## [Records for the exercise]
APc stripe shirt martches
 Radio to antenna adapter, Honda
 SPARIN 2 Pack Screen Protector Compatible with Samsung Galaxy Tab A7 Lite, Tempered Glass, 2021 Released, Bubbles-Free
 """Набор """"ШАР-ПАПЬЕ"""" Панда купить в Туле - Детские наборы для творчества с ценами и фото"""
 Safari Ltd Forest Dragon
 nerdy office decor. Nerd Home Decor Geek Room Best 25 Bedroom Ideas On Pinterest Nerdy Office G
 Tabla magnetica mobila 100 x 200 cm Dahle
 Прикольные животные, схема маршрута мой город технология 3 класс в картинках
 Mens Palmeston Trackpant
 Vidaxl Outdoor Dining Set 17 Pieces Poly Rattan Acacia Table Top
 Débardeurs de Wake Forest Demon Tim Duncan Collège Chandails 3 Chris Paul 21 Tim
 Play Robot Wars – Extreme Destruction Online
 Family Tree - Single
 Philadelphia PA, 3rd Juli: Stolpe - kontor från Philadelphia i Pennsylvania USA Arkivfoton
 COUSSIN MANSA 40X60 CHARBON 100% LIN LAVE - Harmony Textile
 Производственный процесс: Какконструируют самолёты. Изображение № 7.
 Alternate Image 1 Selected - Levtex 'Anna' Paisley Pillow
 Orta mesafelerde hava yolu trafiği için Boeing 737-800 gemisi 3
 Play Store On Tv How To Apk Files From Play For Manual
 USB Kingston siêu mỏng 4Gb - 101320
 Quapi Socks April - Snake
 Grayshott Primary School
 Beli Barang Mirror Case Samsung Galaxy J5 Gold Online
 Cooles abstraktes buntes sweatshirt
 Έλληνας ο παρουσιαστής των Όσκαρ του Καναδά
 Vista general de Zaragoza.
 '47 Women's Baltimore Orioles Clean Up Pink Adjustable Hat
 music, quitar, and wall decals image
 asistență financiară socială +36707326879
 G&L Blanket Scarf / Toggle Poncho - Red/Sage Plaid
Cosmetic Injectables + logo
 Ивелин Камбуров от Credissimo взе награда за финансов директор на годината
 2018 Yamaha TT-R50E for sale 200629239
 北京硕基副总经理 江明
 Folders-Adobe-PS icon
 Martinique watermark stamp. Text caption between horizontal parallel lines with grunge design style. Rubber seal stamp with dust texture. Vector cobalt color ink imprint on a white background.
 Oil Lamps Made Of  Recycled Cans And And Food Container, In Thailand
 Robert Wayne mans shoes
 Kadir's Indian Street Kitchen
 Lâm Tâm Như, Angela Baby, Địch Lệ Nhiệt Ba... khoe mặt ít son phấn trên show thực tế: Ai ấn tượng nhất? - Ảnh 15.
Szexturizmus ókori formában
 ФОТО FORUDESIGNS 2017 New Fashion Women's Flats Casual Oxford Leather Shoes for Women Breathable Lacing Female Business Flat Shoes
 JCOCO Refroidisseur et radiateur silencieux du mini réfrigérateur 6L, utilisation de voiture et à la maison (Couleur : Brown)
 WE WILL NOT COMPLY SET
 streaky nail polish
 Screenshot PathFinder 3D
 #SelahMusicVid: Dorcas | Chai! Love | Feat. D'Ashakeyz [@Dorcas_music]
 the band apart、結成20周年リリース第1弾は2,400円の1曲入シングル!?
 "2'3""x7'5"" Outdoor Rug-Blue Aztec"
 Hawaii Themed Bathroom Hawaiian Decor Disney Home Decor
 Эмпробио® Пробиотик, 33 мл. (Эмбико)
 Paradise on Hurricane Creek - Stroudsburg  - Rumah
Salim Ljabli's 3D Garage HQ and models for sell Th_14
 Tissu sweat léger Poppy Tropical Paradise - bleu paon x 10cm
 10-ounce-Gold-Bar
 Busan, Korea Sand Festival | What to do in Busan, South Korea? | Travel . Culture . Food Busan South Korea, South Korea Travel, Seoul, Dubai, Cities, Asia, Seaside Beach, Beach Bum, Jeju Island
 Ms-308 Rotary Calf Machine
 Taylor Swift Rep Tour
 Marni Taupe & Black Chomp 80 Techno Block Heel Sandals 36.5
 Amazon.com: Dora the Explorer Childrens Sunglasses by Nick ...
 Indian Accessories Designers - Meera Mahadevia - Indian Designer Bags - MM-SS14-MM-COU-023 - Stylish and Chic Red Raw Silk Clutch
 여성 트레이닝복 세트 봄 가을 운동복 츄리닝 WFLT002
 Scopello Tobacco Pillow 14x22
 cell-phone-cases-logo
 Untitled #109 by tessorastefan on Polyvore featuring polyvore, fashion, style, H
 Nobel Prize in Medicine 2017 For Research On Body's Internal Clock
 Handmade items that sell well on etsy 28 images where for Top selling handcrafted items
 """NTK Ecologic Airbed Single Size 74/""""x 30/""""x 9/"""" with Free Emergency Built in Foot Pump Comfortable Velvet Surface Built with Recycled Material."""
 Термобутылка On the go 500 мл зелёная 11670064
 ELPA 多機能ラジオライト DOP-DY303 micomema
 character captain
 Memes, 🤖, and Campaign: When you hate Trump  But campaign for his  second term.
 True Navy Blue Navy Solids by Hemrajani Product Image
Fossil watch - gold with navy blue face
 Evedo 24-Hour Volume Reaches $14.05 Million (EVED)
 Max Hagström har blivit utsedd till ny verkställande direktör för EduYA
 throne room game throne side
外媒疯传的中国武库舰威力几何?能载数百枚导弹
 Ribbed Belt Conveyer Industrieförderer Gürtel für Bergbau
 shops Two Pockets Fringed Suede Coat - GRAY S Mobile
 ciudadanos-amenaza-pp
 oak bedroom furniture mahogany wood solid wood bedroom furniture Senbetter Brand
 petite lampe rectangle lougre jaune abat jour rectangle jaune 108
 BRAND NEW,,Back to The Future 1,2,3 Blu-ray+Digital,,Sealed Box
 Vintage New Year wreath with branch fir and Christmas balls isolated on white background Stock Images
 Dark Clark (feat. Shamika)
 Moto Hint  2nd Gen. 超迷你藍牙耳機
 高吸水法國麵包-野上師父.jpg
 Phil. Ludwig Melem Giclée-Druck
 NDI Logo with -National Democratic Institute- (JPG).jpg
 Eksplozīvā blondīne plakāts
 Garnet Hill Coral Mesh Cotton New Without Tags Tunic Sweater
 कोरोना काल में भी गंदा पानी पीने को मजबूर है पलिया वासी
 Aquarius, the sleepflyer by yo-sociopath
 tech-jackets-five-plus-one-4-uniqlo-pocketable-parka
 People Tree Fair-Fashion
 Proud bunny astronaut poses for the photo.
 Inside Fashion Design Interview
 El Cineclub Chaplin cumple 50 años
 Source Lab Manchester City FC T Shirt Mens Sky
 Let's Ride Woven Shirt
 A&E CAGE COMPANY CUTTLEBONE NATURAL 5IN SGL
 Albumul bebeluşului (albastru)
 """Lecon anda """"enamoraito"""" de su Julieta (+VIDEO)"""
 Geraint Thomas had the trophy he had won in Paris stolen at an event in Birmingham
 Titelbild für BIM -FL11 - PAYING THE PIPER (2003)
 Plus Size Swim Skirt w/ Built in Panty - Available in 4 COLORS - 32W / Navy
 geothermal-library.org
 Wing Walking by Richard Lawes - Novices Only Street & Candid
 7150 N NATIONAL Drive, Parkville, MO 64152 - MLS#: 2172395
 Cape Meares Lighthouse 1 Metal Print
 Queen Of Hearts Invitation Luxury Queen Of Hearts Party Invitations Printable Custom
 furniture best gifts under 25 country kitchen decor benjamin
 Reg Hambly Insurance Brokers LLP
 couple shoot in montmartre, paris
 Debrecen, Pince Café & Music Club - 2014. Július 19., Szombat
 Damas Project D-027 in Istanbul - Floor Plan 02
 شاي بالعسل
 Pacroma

## [What you have to do]
The whole of the data must be given again, exactly as shown.

## [Answer below]
APc stripe shirt martches
 Radio to antenna adapter, Honda
 SPARIN 2 Pack Screen Protector Compatible with Samsung Galaxy Tab A7 Lite, Tempered Glass, 2021 Released, Bubbles-Free
 """Набор """"ШАР-ПАПЬЕ"""" Панда купить в Туле - Детские наборы для творчества с ценами и фото"""
 Safari Ltd Forest Dragon
 nerdy office decor. Nerd Home Decor Geek Room Best 25 Bedroom Ideas On Pinterest Nerdy Office G
 Tabla magnetica mobila 100 x 200 cm Dahle
 Прикольные животные, схема маршрута мой город технология 3 класс в картинках
 Mens Palmeston Trackpant
 Vidaxl Outdoor Dining Set 17 Pieces Poly Rattan Acacia Table Top
 Débardeurs de Wake Forest Demon Tim Duncan Collège Chandails 3 Chris Paul 21 Tim
 Play Robot Wars – Extreme Destruction Online
 Family Tree - Single
 Philadelphia PA, 3rd Juli: Stolpe - kontor från Philadelphia i Pennsylvania USA Arkivfoton
 COUSSIN MANSA 40X60 CHARBON 100% LIN LAVE - Harmony Textile
 Производственный процесс: Какконструируют самолёты. Изображение № 7.
 Alternate Image 1 Selected - Levtex 'Anna' Paisley Pillow
 Orta mesafelerde hava yolu trafiği için Boeing 737-800 gemisi 3
 Play Store On Tv How To Apk Files From Play For Manual
 USB Kingston siêu mỏng 4Gb - 101320
 Quapi Socks April - Snake
 Grayshott Primary School
 Beli Barang Mirror Case Samsung Galaxy J5 Gold Online
 Cooles abstraktes buntes sweatshirt
 Έλληνας ο παρουσιαστής των Όσκαρ του Καναδά
 Vista general de Zaragoza.
 '47 Women's Baltimore Orioles Clean Up Pink Adjustable Hat
 music, quitar, and wall decals image
 asistență financiară socială +36707326879
 G&L Blanket Scarf / Toggle Poncho - Red/Sage Plaid
Cosmetic Injectables + logo
 Ивелин Камбуров от Credissimo взе награда за финансов директор на годината
 2018 Yamaha TT-R50E for sale 200629239
 北京硕基副总经理 江明
 Folders-Adobe-PS icon
 Martinique watermark stamp. Text caption between horizontal parallel lines with grunge design style. Rubber seal stamp with dust texture. Vector cobalt color ink imprint on a white background.
 Oil Lamps Made Of  Recycled Cans And And Food Container, In Thailand
 Robert Wayne mans shoes
 Kadir's Indian Street Kitchen
 Lâm Tâm Như, Angela Baby, Địch Lệ Nhiệt Ba... khoe mặt ít son phấn trên show thực tế: Ai ấn tượng nhất? - Ảnh 15.
Szexturizmus ókori formában
 ФОТО FORUDESIGNS 2017 New Fashion Women's Flats Casual Oxford Leather Shoes for Women Breathable Lacing Female Business Flat Shoes
 JCOCO Refroidisseur et radiateur silencieux du mini réfrigérateur 6L, utilisation de voiture et à la maison (Couleur : Brown)
 WE WILL NOT COMPLY SET
 streaky nail polish
 Screenshot PathFinder 3D
 #SelahMusicVid: Dorcas | Chai! Love | Feat. D'Ashakeyz [@Dorcas_music]
 the band apart、結成20周年リリース第1弾は2,400円の1曲入シングル!?
 "2'3""x7'5"" Outdoor Rug-Blue Aztec"
 Hawaii Themed Bathroom Hawaiian Decor Disney Home Decor
 Эмпробио® Пробиотик, 33 мл. (Эмбико)
 Paradise on Hurricane Creek - Stroudsburg  - Rumah
Salim Ljabli's 3D Garage HQ and models for sell Th_14
 Tissu sweat léger Poppy Tropical Paradise - bleu paon x 10cm
 10-ounce-Gold-Bar
 Busan, Korea Sand Festival | What to do in Busan, South Korea? | Travel . Culture . Food Busan South Korea, South Korea Travel, Seoul, Dubai, Cities, Asia, Seaside Beach, Beach Bum, Jeju Island
 Ms-308 Rotary Calf Machine
 Taylor Swift Rep Tour
 Marni Taupe & Black Chomp 80 Techno Block Heel Sandals 36.5
 Amazon.com: Dora the Explorer Childrens Sunglasses by Nick ...
 Indian Accessories Designers - Meera Mahadevia - Indian Designer Bags - MM-SS14-MM-COU-023 - Stylish and Chic Red Raw Silk Clutch
 여성 트레이닝복 세트 봄 가을 운동복 츄리닝 WFLT002
 Scopello Tobacco Pillow 14x22
 cell-phone-cases-logo
 Untitled #109 by tessorastefan on Polyvore featuring polyvore, fashion, style, H
 Nobel Prize in Medicine 2017 For Research On Body's Internal Clock
 Handmade items that sell well on etsy 28 images where for Top selling handcrafted items
 """NTK Ecologic Airbed Single Size 74/""""x 30/""""x 9/"""" with Free Emergency Built in Foot Pump Comfortable Velvet Surface Built with Recycled Material."""
 Термобутылка On the go 500 мл зелёная 11670064
 ELPA 多機能ラジオライト DOP-DY303 micomema
 character captain
 Memes, 🤖, and Campaign: When you hate Trump  But campaign for his  second term.
 True Navy Blue Navy Solids by Hemrajani Product Image
Fossil watch - gold with navy blue face
 Evedo 24-Hour Volume Reaches $14.05 Million (EVED)
 Max Hagström har blivit utsedd till ny verkställande direktör för EduYA
 throne room game throne side
外媒疯传的中国武库舰威力几何?能载数百枚导弹
 Ribbed Belt Conveyer Industrieförderer Gürtel für Bergbau
 shops Two Pockets Fringed Suede Coat - GRAY S Mobile
 ciudadanos-amenaza-pp
 oak bedroom furniture mahogany wood solid wood bedroom furniture Senbetter Brand
 petite lampe rectangle lougre jaune abat jour rectangle jaune 108
 BRAND NEW,,Back to The Future 1,2,3 Blu-ray+Digital,,Sealed Box
 Vintage New Year wreath with branch fir and Christmas balls isolated on white background Stock Images
 Dark Clark (feat. Shamika)
 Moto Hint  2nd Gen. 超迷你藍牙耳機
 高吸水法國麵包-野上師父.jpg
 Phil. Ludwig Melem Giclée-Druck
 NDI Logo with -National Democratic Institute- (JPG).jpg
 Eksplozīvā blondīne plakāts
 Garnet Hill Coral Mesh Cotton New Without Tags Tunic Sweater
 कोरोना काल में भी गंदा पानी पीने को मजबूर है पलिया वासी
 Aquarius, the sleepflyer by yo-sociopath
 tech-jackets-five-plus-one-4-uniqlo-pocketable-parka
 People Tree Fair-Fashion
 Proud bunny astronaut poses for the photo.
 Inside Fashion Design Interview
 El Cineclub Chaplin cumple 50 años
 Source Lab Manchester City FC T Shirt Mens Sky
 Let's Ride Woven Shirt
 A&E CAGE COMPANY CUTTLEBONE NATURAL 5IN SGL
 Albumul bebeluşului (albastru)
 """Lecon anda """"enamoraito"""" de su Julieta (+VIDEO)"""
 Geraint Thomas had the trophy he had won in Paris stolen at an event in Birmingham
 Titelbild für BIM -FL11 - PAYING THE PIPER (2003)
 Plus Size Swim Skirt w/ Built in Panty - Available in 4 COLORS - 32W / Navy
 geothermal-library.org
 Wing Walking by Richard Lawes - Novices Only Street & Candid
 7150 N NATIONAL Drive, Parkville, MO 64152 - MLS#: 2172395
 Cape Meares Lighthouse 1 Metal Print
 Queen Of Hearts Invitation Luxury Queen Of Hearts Party Invitations Printable Custom
 furniture best gifts under 25 country kitchen decor benjamin
 Reg Hambly Insurance Brokers LLP
 couple shoot in montmartre, paris
 Debrecen, Pince Café & Music Club - 2014. Július 19., Szombat
 Damas Project D-027 in Istanbul - Floor Plan 02
 شاي بالعسل
 Pacroma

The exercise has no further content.